Fear is Google’s friend, and the SEO industry by and large stokes the same fire, making joe public scared that their website will plunge into an abyss should they dare to have one more instance of their keyword on-page, or from getting a link from someone they are not sure about.  It is of course mostly nonsense, but it feeds the fear that keeps people in line.

If you parallel it with how religion was used to control the masses throught history, with the threat of eternal damnation for not following a set of rules that nobody understood and that changed all the time, then you will understand more about the  tactics Google is employing.

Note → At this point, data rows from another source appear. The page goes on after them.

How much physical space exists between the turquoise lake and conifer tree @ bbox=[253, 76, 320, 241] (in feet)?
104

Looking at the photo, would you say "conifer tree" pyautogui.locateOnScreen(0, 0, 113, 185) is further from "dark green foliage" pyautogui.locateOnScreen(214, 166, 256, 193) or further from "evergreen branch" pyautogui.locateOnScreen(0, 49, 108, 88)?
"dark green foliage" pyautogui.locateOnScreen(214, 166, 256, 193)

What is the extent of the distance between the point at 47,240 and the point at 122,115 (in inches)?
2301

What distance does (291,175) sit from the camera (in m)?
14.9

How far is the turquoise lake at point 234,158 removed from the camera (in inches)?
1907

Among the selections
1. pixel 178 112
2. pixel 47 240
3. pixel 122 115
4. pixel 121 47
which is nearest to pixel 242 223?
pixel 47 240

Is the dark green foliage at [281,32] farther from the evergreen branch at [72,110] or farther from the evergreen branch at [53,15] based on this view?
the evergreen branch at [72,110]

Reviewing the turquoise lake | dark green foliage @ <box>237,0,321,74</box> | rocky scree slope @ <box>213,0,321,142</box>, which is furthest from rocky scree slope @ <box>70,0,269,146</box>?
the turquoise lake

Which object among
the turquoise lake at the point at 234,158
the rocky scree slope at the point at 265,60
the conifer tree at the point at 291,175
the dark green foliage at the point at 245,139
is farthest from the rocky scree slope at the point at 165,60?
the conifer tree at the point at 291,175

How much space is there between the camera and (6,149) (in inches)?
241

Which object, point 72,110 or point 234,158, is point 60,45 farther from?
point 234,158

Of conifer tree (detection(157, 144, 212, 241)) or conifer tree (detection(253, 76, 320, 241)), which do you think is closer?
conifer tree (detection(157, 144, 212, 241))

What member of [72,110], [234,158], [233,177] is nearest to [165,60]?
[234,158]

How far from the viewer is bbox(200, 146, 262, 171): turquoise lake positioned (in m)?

What clinched it for me in the relevancy debate, apart from the evidence of our own test sites, was this comment from Rand Fiskin of SEOMOZ.org on 2nd October, in their company blog:

“To be totally honest, I don’t think the content relationship (relevancy) or matching subject matter has much of an impact in the algo right now. Off-topic links, so long as they’re from powerful, trustworthy sources, seem to help just as much as those with topical matches.

It may seem weird, but I know I’m far from the only SEO to have observed this phenomenon…..”

So the message it appears is clear, and even the experts are saying it now.

Relevancy is a red herring.

Build good quality links, and lots of them.  If they happen to be relevant as well then whoopee-do, but never, ever pass up a good inbound link because it’s not relevant.